- Input material -
--*--

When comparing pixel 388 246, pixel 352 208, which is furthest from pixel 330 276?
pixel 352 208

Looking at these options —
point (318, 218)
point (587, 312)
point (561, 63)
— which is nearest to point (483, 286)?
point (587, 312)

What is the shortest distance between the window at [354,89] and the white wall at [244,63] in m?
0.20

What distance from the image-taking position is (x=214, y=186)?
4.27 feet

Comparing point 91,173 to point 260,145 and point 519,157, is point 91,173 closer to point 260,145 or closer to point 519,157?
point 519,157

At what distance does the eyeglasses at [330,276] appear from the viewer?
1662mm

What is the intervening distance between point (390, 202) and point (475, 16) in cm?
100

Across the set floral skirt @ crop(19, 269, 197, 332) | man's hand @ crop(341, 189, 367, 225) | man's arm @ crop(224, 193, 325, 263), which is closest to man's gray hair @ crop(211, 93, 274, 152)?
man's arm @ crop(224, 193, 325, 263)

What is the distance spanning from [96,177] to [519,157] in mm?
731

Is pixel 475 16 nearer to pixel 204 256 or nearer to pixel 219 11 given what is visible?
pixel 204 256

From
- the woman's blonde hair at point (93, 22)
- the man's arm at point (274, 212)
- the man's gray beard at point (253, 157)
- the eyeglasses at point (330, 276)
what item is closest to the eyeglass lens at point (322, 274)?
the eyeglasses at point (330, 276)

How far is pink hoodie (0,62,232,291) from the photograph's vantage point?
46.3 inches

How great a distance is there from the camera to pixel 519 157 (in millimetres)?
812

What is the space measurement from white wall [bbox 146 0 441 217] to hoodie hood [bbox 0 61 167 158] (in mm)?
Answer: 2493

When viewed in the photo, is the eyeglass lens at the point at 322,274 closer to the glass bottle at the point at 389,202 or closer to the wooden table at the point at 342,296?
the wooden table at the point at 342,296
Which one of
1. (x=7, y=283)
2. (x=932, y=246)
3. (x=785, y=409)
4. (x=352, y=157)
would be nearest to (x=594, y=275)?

--*--

Render the records from the line with "What is the space" up to and including the final line as a Markdown table, with columns headed Row and Line and blank lines left out. Number each row in the Row column.

- Solution to this task -
| Row | Line |
|---|---|
| 1 | What is the space measurement from white wall [bbox 146 0 441 217] to hoodie hood [bbox 0 61 167 158] (in mm)? |
| 2 | Answer: 2493 |
| 3 | When viewed in the photo, is the eyeglass lens at the point at 322,274 closer to the glass bottle at the point at 389,202 or closer to the wooden table at the point at 342,296? |
| 4 | the wooden table at the point at 342,296 |
| 5 | Which one of |
| 6 | 1. (x=7, y=283) |
| 7 | 2. (x=932, y=246) |
| 8 | 3. (x=785, y=409) |
| 9 | 4. (x=352, y=157) |
| 10 | would be nearest to (x=594, y=275)? |